Os preços ao produtor na zona do euro saltaram inesperadamente em agosto e pela maior margem desde janeiro, uma vez que a alta dos preços do petróleo ampliou as pressões inflacionárias em todo o bloco, limitando a capacidade do Banco Central Europeu (BCE) de reduzir as taxas de juros novamente para dar suporte à economia.

Os preços nas portas das fábricas nos 17 países que adotam o euro subiram 0,9% em agosto ante julho, maior salto desde o início do ano, quando os preços aumentaram pela mesma margem, informou nesta terça-feira o escritório de estatísticas da União Europeia, Eurostat.

Mudanças nos preços do petróleo no mundo alteraram a perspectiva de inflação várias vezes durante o ano, e economistas em pesquisa da Reuters não esperavam mudança tão grande nos preços ao produtor de agosto, estimando apenas um aumento de 0,5%.

Na comparação anual, os preços ao produtor subiram 2,7% na zona do euro, ligeiramente acima dos 2,6% esperados por economistas.

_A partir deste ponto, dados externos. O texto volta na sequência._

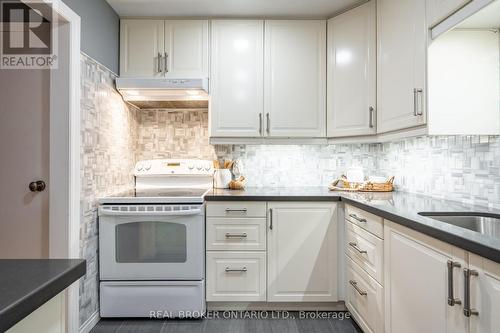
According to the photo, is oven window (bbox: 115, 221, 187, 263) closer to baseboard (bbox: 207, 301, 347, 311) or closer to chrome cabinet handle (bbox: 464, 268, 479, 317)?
baseboard (bbox: 207, 301, 347, 311)

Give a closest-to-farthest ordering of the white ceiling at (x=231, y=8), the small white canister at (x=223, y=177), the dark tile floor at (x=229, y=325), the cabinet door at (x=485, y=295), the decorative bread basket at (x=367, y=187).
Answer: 1. the cabinet door at (x=485, y=295)
2. the dark tile floor at (x=229, y=325)
3. the white ceiling at (x=231, y=8)
4. the decorative bread basket at (x=367, y=187)
5. the small white canister at (x=223, y=177)

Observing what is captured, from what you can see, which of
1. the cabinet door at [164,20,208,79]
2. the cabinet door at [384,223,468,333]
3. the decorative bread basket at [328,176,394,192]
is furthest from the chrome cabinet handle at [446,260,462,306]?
the cabinet door at [164,20,208,79]

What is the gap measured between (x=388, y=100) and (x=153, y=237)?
6.00ft

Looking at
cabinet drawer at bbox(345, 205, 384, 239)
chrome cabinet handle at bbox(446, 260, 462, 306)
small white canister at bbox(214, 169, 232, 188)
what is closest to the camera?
chrome cabinet handle at bbox(446, 260, 462, 306)

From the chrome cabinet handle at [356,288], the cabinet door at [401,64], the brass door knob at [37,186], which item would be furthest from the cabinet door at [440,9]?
the brass door knob at [37,186]

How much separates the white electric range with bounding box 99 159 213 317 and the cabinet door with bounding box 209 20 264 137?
783 mm

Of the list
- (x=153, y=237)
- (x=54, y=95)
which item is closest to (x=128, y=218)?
(x=153, y=237)

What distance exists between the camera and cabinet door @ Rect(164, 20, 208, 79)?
263cm

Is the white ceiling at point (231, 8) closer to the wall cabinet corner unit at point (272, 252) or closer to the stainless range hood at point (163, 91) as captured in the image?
the stainless range hood at point (163, 91)

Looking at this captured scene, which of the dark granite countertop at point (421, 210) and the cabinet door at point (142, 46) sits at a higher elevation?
the cabinet door at point (142, 46)

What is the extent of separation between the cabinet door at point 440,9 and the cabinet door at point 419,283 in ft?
3.34

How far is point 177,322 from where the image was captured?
221cm

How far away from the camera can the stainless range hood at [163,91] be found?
2430 millimetres

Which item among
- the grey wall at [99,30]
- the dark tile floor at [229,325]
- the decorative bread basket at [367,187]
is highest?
the grey wall at [99,30]
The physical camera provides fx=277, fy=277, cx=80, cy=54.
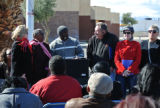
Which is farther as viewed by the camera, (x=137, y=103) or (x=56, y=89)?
(x=56, y=89)

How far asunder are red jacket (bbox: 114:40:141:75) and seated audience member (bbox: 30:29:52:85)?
4.68ft

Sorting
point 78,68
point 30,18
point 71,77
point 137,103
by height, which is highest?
point 30,18

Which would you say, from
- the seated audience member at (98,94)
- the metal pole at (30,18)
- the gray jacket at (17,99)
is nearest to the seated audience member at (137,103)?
the seated audience member at (98,94)

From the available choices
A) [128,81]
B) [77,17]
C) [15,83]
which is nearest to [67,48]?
[128,81]

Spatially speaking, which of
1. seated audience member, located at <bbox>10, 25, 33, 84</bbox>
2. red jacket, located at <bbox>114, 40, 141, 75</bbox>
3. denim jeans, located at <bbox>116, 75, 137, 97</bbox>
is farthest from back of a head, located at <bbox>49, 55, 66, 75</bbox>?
denim jeans, located at <bbox>116, 75, 137, 97</bbox>

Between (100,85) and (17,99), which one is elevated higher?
(100,85)

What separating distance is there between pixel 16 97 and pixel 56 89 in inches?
23.7

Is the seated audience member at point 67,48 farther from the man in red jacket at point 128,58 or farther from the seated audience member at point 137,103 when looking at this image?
the seated audience member at point 137,103

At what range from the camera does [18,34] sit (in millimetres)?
5020

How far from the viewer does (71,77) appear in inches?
153

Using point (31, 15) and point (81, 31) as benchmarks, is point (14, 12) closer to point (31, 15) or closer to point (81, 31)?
point (31, 15)

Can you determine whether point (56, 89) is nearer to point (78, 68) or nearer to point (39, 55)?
point (39, 55)

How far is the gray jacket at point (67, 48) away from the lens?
5.96 meters

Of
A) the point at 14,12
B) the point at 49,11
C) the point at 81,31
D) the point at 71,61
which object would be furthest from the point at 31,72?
the point at 81,31
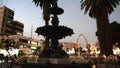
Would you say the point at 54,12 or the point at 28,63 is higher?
the point at 54,12

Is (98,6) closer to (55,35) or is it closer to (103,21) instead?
(103,21)

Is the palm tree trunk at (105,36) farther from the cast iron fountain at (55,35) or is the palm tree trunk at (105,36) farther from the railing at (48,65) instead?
the railing at (48,65)

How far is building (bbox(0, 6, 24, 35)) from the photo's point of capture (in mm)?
95887

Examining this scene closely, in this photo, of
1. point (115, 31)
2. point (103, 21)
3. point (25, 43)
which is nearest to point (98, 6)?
point (103, 21)

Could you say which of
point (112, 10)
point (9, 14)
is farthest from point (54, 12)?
point (9, 14)

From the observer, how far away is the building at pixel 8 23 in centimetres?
9589

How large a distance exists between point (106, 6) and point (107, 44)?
19.8 ft

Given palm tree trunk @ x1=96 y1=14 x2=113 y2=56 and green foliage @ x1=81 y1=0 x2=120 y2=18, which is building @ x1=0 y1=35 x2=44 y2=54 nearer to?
green foliage @ x1=81 y1=0 x2=120 y2=18

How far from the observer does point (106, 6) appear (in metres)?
31.3

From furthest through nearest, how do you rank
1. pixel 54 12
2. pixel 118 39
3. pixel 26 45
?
1. pixel 26 45
2. pixel 118 39
3. pixel 54 12

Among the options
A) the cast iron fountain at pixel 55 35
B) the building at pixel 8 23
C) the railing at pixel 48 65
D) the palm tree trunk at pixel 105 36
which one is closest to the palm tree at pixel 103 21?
the palm tree trunk at pixel 105 36

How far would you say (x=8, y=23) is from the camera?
99.8 meters

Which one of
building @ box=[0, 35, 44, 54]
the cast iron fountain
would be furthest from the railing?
building @ box=[0, 35, 44, 54]

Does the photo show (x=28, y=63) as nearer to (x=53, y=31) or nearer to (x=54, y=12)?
(x=53, y=31)
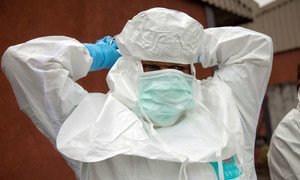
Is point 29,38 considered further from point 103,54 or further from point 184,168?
point 184,168

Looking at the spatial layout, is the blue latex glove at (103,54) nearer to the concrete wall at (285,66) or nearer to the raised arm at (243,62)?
the raised arm at (243,62)

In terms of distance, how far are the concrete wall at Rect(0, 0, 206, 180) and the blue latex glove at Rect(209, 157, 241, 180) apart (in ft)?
5.44

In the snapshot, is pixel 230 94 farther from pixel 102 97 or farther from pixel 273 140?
pixel 273 140

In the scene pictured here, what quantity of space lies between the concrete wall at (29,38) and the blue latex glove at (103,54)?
3.71ft

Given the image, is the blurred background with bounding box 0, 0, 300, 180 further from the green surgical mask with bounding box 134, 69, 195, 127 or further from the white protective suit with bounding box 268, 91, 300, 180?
the white protective suit with bounding box 268, 91, 300, 180

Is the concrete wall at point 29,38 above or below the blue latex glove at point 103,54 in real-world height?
below

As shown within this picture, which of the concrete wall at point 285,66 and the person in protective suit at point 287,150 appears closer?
the person in protective suit at point 287,150

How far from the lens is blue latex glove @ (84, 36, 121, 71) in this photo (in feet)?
6.15

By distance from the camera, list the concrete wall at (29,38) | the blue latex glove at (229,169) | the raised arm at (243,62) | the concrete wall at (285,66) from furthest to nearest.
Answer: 1. the concrete wall at (285,66)
2. the concrete wall at (29,38)
3. the raised arm at (243,62)
4. the blue latex glove at (229,169)

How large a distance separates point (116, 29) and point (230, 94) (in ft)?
6.71

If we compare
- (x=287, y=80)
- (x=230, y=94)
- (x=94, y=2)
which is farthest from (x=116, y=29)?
(x=287, y=80)

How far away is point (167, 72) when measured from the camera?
5.84 ft

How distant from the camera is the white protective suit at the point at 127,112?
158cm

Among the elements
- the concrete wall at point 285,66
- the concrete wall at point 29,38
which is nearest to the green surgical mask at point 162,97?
the concrete wall at point 29,38
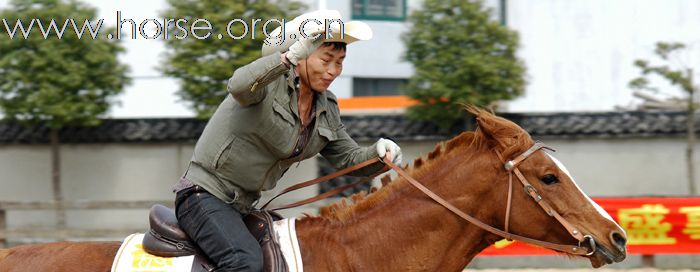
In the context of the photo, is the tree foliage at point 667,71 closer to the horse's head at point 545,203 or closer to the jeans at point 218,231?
the horse's head at point 545,203

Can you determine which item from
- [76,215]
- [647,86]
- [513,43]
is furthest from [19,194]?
[647,86]

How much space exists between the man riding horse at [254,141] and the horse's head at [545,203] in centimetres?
78

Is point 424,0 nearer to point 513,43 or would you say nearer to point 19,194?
point 513,43

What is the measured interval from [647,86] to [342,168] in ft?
25.2

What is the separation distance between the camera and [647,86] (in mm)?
11422

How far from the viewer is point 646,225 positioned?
976 centimetres

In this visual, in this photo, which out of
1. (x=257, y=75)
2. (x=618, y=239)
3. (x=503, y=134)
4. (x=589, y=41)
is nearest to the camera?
(x=257, y=75)

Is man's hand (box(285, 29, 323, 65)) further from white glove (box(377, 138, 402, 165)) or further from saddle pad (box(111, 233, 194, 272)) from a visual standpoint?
saddle pad (box(111, 233, 194, 272))

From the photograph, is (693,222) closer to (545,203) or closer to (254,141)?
(545,203)

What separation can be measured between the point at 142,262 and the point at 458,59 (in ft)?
23.9

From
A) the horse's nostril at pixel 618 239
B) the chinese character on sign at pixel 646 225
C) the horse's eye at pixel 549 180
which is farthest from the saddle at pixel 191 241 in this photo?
the chinese character on sign at pixel 646 225

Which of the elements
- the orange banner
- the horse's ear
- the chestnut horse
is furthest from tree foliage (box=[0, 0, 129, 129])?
the horse's ear

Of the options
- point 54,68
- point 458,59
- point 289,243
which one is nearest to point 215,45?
point 54,68

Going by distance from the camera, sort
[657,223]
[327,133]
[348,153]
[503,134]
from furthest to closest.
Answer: [657,223]
[348,153]
[327,133]
[503,134]
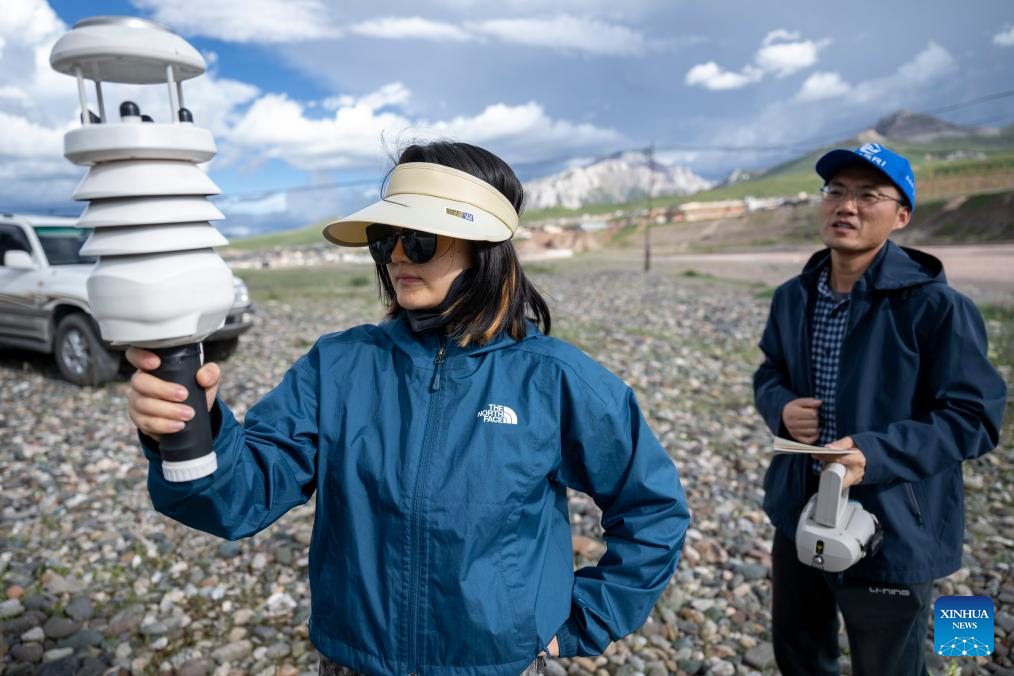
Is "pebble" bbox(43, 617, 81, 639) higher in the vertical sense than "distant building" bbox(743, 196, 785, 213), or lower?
lower

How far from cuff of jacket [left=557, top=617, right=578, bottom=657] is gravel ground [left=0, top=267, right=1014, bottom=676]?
211 centimetres

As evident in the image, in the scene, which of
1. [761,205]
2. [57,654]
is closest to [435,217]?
[57,654]

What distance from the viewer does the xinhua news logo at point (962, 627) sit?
3.88 meters

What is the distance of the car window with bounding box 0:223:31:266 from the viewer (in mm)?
10070

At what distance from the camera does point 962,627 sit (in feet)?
13.0

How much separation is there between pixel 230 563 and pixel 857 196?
4.87 m

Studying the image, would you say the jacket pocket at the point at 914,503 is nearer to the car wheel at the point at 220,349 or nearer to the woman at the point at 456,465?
the woman at the point at 456,465

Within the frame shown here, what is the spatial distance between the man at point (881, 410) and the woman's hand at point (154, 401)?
228 cm

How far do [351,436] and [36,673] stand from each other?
132 inches

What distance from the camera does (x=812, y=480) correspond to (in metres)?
2.93

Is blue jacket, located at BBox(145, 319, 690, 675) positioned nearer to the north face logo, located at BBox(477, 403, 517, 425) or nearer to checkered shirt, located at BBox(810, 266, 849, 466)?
the north face logo, located at BBox(477, 403, 517, 425)

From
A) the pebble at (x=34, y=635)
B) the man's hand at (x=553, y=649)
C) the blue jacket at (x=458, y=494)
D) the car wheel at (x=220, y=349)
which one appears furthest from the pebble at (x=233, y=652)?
the car wheel at (x=220, y=349)

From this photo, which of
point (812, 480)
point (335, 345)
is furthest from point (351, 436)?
point (812, 480)

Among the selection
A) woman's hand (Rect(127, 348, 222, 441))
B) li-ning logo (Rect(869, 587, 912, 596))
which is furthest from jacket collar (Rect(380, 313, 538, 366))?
li-ning logo (Rect(869, 587, 912, 596))
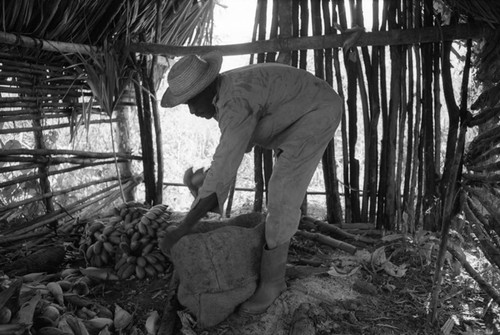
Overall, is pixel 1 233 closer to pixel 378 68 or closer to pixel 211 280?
pixel 211 280

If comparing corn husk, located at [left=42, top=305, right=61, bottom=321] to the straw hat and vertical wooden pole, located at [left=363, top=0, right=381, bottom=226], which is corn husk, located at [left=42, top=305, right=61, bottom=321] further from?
vertical wooden pole, located at [left=363, top=0, right=381, bottom=226]

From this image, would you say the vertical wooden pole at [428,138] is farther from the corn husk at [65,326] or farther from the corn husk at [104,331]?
the corn husk at [65,326]

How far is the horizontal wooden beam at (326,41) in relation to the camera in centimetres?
300

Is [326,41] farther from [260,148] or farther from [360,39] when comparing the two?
[260,148]

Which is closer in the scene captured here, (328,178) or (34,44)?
(34,44)

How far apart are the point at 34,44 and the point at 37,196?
120 cm

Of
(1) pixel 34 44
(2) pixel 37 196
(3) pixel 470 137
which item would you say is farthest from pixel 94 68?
(3) pixel 470 137

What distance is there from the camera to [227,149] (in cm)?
210

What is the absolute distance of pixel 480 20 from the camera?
2.91 meters

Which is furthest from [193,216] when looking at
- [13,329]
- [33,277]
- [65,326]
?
[33,277]

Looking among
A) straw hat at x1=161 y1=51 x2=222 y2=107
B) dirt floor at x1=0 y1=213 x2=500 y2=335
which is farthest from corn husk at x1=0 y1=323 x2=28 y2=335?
straw hat at x1=161 y1=51 x2=222 y2=107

O BCE realiza sua reunião mensal na quinta-feira, mas a expectativa é de que não reduza a taxa de juros para outra mínima recorde depois que os preços ao consumidor subiram inesperadamente em setembro.

Os preços da energia para as fábricas subiram 2,4% em agosto ante julho, maior alta desde janeiro. Mas a inflação dos preços ao produtor excluindo construção e energia foi moderada, atingindo 0,3% na comparação mensal e 1% na base anual.